The Canada Tax Court has deleted the gross negligence penalty against the assessee who was unaware about income, expenses and tax law.

The court noted that no evidence as to there being any degree of difficulty in recording payments for personal expenses in the shareholder loan account. It seems to me that that is not a sufficient reason for RDR not debiting shareholder loan repayments to its shareholder loan account. Quite possibly, assessee was unaware of the importance of the corporation maintaining a record of shareholder loan repayments (i.e., debit entries to the shareholder loan account) for corporate payments to or on behalf of the shareholder are to be accepted as being shareholder loan repayments.

Facts

The Appellant or taxpayer, Mr. Deo Kumar, appeals reassessments of his 2013 and 2014 taxation years, raised under the federal Income Tax Act (Act). He submits that unreported corporate payments made directly or indirectly to him in those years, were shareholder loan repayments and thus non-taxable; as opposed to being taxable benefits as reassessed by the Minister of National Revenue (Minister). Mr. Kumar also disputes the gross negligence penalties levied with these two reassessments.

In 2001, Mr. Kumar and his late wife sought to assist the career development of their eldest son Reanae Kumar (RK), a qualified auto mechanic. Mr. Kumar mortgaged their home to finance a loan made to a newly formed corporation, named RDR Tire & Autocentre Ltd. (RDR), of which he and his wife were shareholders. These loaned funds enabled RDR to purchase and set up an operating tire/auto servicing business, to be run by son RK.

# Exercise instructions
Please give the name of the corporation that received the loan Mr. Kumar financed by mortgaging his home, as stated in the tax court text. The lines after this point are separate material, apart from the tax court text.

# Provided records
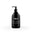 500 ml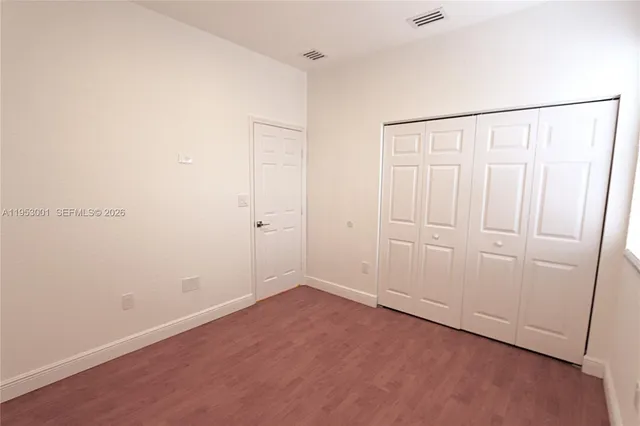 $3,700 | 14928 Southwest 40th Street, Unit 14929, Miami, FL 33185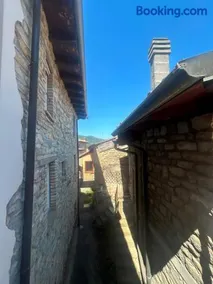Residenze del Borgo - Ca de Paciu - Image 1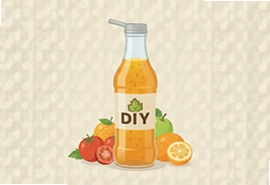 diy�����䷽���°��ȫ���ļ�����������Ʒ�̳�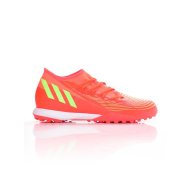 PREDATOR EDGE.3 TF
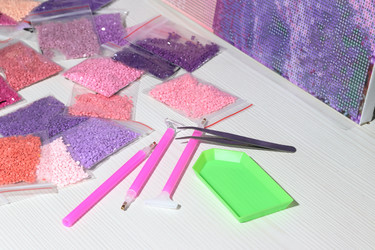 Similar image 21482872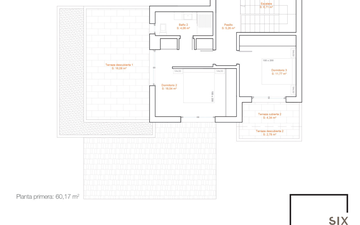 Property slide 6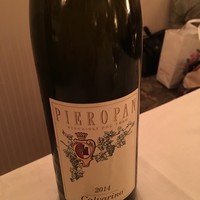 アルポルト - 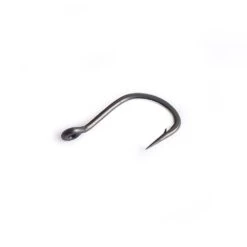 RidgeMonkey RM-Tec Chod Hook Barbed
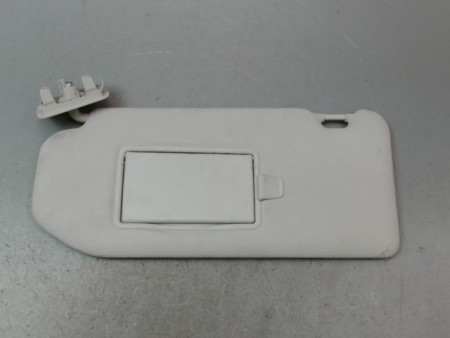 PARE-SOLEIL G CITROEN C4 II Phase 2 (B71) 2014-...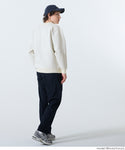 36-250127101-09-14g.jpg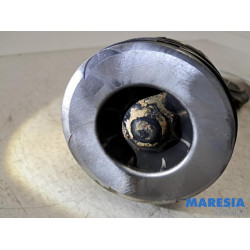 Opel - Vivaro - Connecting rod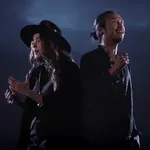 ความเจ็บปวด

---

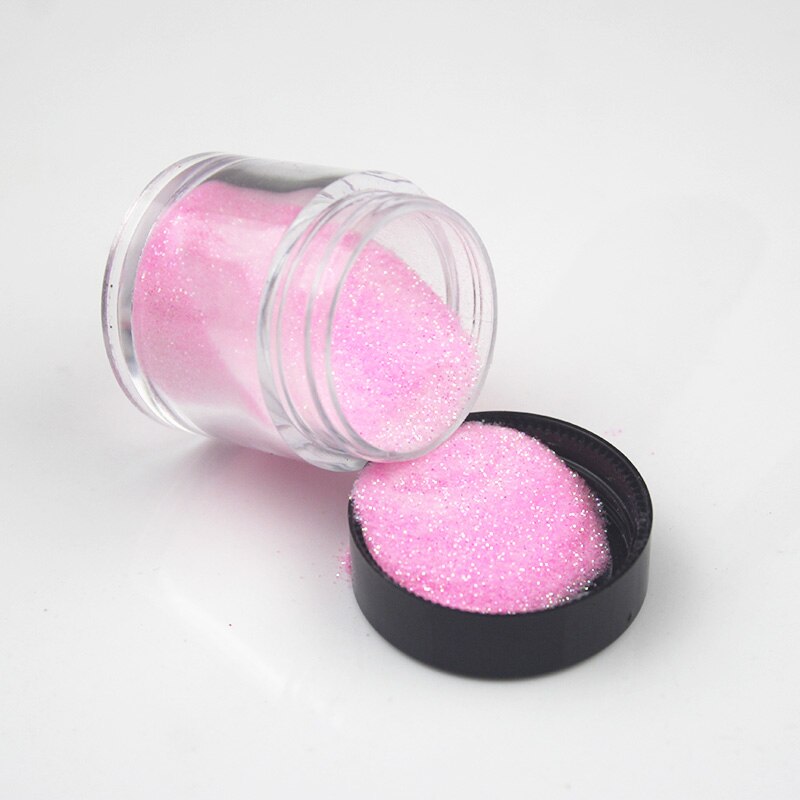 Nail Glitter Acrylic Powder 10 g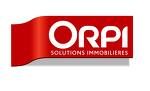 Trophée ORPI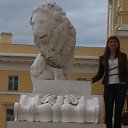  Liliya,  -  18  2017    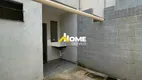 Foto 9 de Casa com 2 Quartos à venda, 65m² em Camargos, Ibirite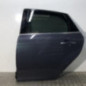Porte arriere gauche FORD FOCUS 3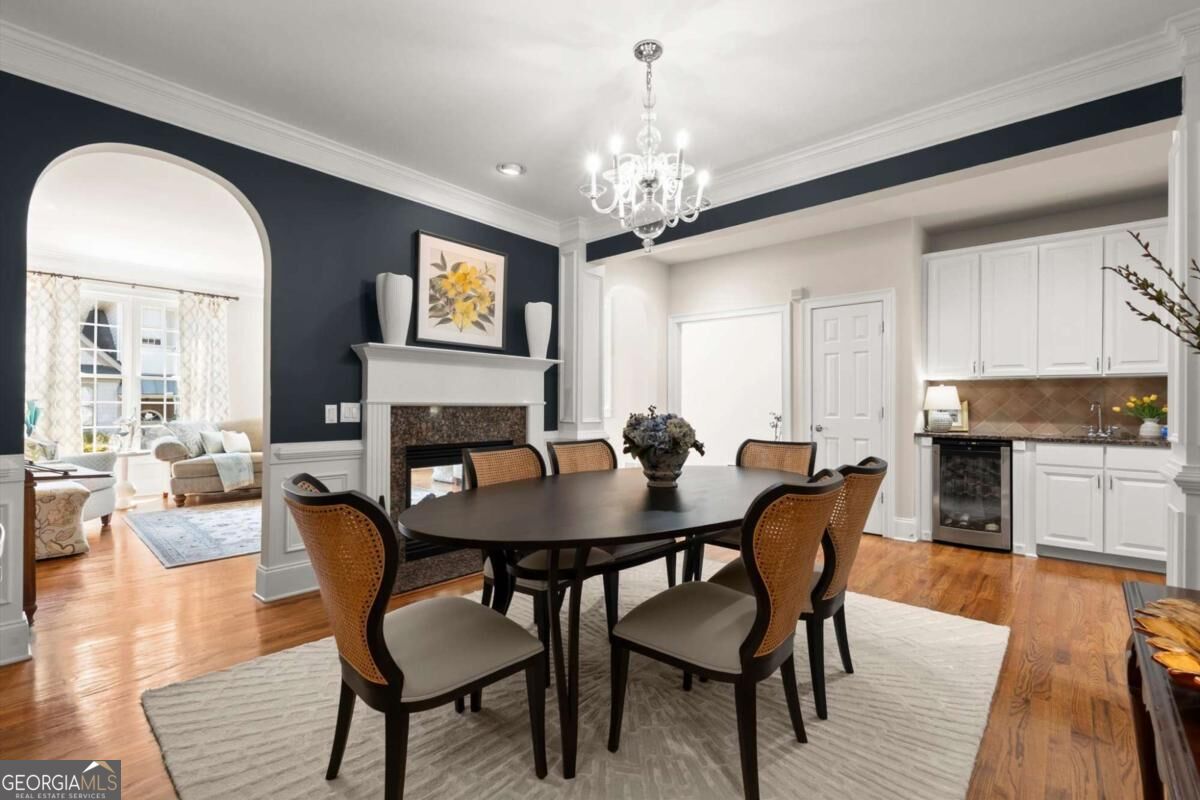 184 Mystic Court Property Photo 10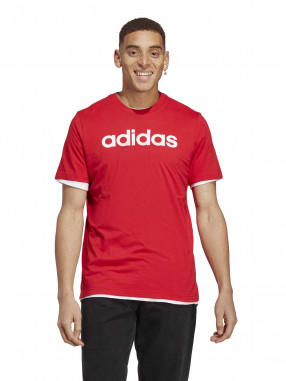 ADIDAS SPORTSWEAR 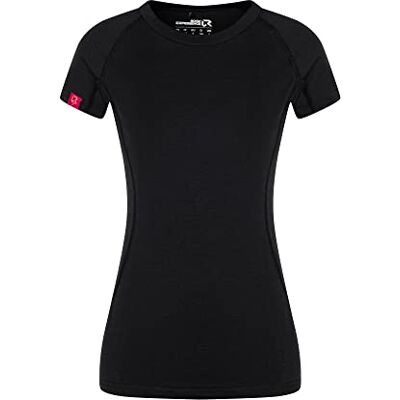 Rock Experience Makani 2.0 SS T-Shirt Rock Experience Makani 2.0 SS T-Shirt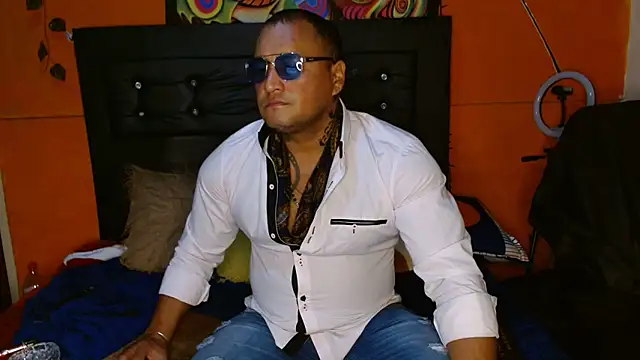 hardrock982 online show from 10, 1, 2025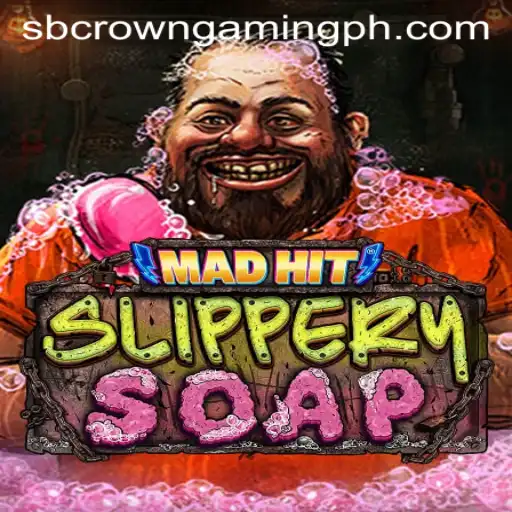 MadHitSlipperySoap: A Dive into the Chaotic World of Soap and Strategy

# Result for this task
RDR Tire & Autocentre Ltd.